**Short problem**
Reproduce every one of the records below word for word, omitting the pictures.

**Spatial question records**
○ ○ ○ ○

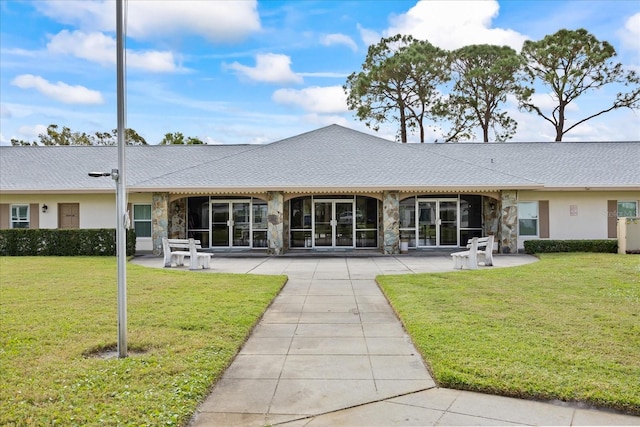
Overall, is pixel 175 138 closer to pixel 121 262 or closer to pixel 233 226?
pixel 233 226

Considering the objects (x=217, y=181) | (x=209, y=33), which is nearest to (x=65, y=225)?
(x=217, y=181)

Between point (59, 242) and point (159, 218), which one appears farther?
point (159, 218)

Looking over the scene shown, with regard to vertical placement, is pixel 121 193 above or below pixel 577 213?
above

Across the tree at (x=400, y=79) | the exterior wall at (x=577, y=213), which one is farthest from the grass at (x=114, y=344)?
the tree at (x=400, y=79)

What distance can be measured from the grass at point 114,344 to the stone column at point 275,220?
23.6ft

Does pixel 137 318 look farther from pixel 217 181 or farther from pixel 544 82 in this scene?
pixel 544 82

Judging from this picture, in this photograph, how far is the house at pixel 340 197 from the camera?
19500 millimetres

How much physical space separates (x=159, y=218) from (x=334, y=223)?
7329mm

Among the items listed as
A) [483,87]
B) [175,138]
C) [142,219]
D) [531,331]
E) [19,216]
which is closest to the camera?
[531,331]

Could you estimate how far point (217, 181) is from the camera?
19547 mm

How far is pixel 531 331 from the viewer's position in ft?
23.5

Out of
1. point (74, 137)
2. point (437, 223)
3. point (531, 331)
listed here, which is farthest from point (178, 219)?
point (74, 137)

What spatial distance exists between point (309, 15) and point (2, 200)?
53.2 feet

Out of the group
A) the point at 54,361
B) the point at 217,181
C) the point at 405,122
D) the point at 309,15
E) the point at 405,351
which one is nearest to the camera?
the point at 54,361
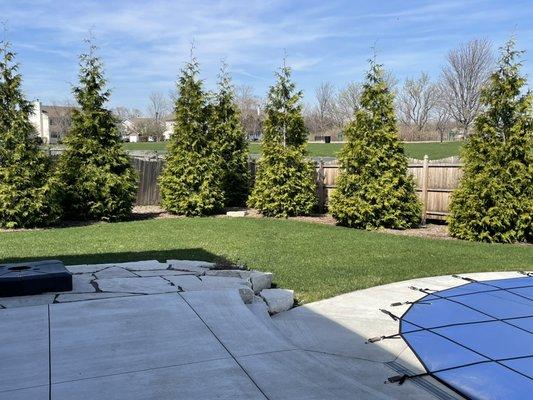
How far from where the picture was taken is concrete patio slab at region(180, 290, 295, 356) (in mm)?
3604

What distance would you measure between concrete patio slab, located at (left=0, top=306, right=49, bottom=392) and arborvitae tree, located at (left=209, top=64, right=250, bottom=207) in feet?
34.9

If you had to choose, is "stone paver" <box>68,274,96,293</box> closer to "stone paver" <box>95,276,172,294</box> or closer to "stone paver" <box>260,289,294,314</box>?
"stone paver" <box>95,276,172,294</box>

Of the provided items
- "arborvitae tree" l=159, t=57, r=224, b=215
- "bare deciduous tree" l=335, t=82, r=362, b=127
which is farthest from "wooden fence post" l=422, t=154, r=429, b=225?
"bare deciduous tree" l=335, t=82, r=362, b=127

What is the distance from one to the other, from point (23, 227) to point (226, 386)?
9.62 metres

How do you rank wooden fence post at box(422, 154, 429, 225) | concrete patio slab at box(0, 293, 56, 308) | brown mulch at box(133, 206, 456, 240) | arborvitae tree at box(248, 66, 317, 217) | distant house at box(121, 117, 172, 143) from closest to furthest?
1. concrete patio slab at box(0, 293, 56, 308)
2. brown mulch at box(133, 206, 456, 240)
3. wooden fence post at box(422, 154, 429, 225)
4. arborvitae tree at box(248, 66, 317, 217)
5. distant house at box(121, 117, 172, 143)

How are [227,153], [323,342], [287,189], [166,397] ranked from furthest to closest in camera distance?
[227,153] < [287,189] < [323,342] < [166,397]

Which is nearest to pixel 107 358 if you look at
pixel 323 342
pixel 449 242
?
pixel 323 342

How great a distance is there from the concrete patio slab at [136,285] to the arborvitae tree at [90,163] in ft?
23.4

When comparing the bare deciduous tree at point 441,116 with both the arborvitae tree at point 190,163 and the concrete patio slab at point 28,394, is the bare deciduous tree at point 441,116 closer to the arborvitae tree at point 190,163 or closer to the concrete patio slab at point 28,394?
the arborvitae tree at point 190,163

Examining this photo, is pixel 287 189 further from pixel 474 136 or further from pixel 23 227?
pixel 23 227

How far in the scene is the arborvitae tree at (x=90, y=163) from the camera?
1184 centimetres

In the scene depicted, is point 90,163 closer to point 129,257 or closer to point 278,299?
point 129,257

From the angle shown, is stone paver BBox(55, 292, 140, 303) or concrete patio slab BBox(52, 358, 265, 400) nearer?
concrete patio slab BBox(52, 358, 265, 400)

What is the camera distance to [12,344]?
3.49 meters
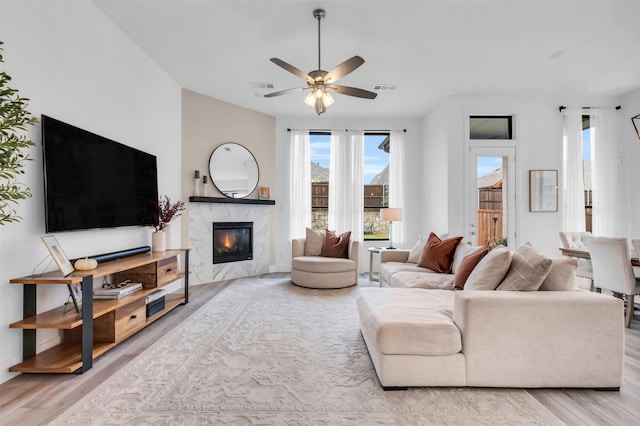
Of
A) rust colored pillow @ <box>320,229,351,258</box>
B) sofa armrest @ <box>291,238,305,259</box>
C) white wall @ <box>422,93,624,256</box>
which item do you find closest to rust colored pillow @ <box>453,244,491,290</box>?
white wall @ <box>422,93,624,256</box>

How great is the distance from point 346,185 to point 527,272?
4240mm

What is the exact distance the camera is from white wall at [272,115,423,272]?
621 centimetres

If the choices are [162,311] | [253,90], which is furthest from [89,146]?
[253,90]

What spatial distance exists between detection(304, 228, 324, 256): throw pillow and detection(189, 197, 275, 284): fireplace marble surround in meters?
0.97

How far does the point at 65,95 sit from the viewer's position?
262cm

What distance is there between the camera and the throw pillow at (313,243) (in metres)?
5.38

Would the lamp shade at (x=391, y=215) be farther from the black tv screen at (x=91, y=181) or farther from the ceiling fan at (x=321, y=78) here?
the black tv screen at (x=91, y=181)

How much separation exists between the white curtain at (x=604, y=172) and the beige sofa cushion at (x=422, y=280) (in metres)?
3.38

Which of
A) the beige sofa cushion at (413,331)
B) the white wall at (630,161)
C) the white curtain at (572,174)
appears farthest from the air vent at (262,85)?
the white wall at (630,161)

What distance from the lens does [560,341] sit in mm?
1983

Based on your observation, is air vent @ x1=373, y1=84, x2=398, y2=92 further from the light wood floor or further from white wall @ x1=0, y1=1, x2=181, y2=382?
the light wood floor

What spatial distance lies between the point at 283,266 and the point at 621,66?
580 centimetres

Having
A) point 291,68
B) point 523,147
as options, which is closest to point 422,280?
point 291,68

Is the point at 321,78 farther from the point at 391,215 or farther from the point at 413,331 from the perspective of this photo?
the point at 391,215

○ ○ ○ ○

**Written solution**
Overall, is pixel 175 138 closer to pixel 121 262 or closer to pixel 233 226?
pixel 233 226

Considering the objects (x=217, y=181) | (x=209, y=33), which is nearest to (x=65, y=225)?
(x=217, y=181)

Between point (59, 242) and point (159, 218), which one appears farther?
point (159, 218)

Looking over the scene shown, with regard to vertical placement, is pixel 121 193 above or below pixel 577 213?
above

Across the tree at (x=400, y=79) | the exterior wall at (x=577, y=213), which one is farthest from the grass at (x=114, y=344)?
the tree at (x=400, y=79)

What distance can be measured from the grass at point 114,344 to the stone column at point 275,220?
23.6ft

Does pixel 137 318 look farther from pixel 217 181 or farther from pixel 544 82 in this scene?
pixel 544 82

Judging from this picture, in this photograph, how far is the house at pixel 340 197 from the camera?
19500 millimetres

How much physical space separates (x=159, y=218) from (x=334, y=223)?
7329mm

Among the items listed as
A) [483,87]
B) [175,138]
C) [142,219]
D) [531,331]
E) [19,216]
which is closest to the camera?
[531,331]

Could you estimate how far point (217, 181) is from the camera?
19547 mm

How far is pixel 531 331 from the viewer's position in ft?
23.5

Out of
1. point (74, 137)
2. point (437, 223)
3. point (531, 331)
listed here, which is farthest from point (178, 219)?
point (74, 137)

What spatial distance exists between point (309, 15) and point (2, 200)?
53.2 feet

Out of the group
A) the point at 54,361
B) the point at 217,181
C) the point at 405,122
D) the point at 309,15
E) the point at 405,351
which one is nearest to the camera?
the point at 54,361
How far from where the picture was taken is concrete patio slab at region(180, 290, 295, 356) (in mm)?
3604

What distance would you measure between concrete patio slab, located at (left=0, top=306, right=49, bottom=392) and arborvitae tree, located at (left=209, top=64, right=250, bottom=207) in feet?
34.9

If you had to choose, is "stone paver" <box>68,274,96,293</box> closer to "stone paver" <box>95,276,172,294</box> or closer to "stone paver" <box>260,289,294,314</box>?
"stone paver" <box>95,276,172,294</box>

Of the provided items
- "arborvitae tree" l=159, t=57, r=224, b=215
- "bare deciduous tree" l=335, t=82, r=362, b=127
which is farthest from "wooden fence post" l=422, t=154, r=429, b=225?
"bare deciduous tree" l=335, t=82, r=362, b=127

What is the distance from one to the other, from point (23, 227) to point (226, 386)?
9.62 metres

How do you rank wooden fence post at box(422, 154, 429, 225) | concrete patio slab at box(0, 293, 56, 308) | brown mulch at box(133, 206, 456, 240) | arborvitae tree at box(248, 66, 317, 217) | distant house at box(121, 117, 172, 143) from closest to furthest?
1. concrete patio slab at box(0, 293, 56, 308)
2. brown mulch at box(133, 206, 456, 240)
3. wooden fence post at box(422, 154, 429, 225)
4. arborvitae tree at box(248, 66, 317, 217)
5. distant house at box(121, 117, 172, 143)

How are [227,153], [323,342], [287,189], [166,397] ranked from furthest to closest in camera distance?
[227,153] < [287,189] < [323,342] < [166,397]

Which is nearest to pixel 107 358 if you look at
pixel 323 342
pixel 449 242
?
pixel 323 342

How great a distance is there from the concrete patio slab at [136,285] to the arborvitae tree at [90,163] in ft?
23.4

When comparing the bare deciduous tree at point 441,116 with both the arborvitae tree at point 190,163 and the concrete patio slab at point 28,394, is the bare deciduous tree at point 441,116 closer to the arborvitae tree at point 190,163 or closer to the concrete patio slab at point 28,394?
the arborvitae tree at point 190,163

Examining this photo, is pixel 287 189 further from pixel 474 136 or further from pixel 23 227?
pixel 23 227

How far in the scene is the arborvitae tree at (x=90, y=163) from the camera?
1184 centimetres

In the scene depicted, is point 90,163 closer to point 129,257 or closer to point 278,299?
point 129,257

From the angle shown, is stone paver BBox(55, 292, 140, 303) or concrete patio slab BBox(52, 358, 265, 400) nearer?
concrete patio slab BBox(52, 358, 265, 400)

What is the camera distance to [12,344]?
3.49 meters
Of
A) rust colored pillow @ <box>320,229,351,258</box>
B) sofa armrest @ <box>291,238,305,259</box>
C) white wall @ <box>422,93,624,256</box>
which item do you find closest to rust colored pillow @ <box>453,244,491,290</box>?
white wall @ <box>422,93,624,256</box>

How great is the distance from point 346,185 to point 527,272?
4240mm

What is the exact distance the camera is from white wall at [272,115,423,272]?
621 centimetres

If the choices are [162,311] | [253,90], which is furthest from [89,146]?
[253,90]

What spatial distance exists between detection(304, 228, 324, 256): throw pillow and detection(189, 197, 275, 284): fireplace marble surround in meters?
0.97

How far does the point at 65,95 sit from the viewer's position?
262cm

What distance is there between the camera and the throw pillow at (313,243) (in metres)?
5.38

Would the lamp shade at (x=391, y=215) be farther from the black tv screen at (x=91, y=181) or farther from the ceiling fan at (x=321, y=78) here?
the black tv screen at (x=91, y=181)

How much separation exists between the white curtain at (x=604, y=172) and the beige sofa cushion at (x=422, y=280) (in metres)?
3.38

Which of
A) the beige sofa cushion at (413,331)
B) the white wall at (630,161)
C) the white curtain at (572,174)
appears farthest from the air vent at (262,85)?
the white wall at (630,161)

What distance from the lens does [560,341] sit in mm?
1983

Based on your observation, is air vent @ x1=373, y1=84, x2=398, y2=92 further from the light wood floor or further from white wall @ x1=0, y1=1, x2=181, y2=382?
the light wood floor

What spatial distance lies between the point at 283,266 and the point at 621,66?
580 centimetres

Having
A) point 291,68
B) point 523,147
as options, which is closest to point 422,280?
point 291,68

Is the point at 321,78 farther from the point at 391,215 or farther from the point at 413,331 from the perspective of this photo?
the point at 391,215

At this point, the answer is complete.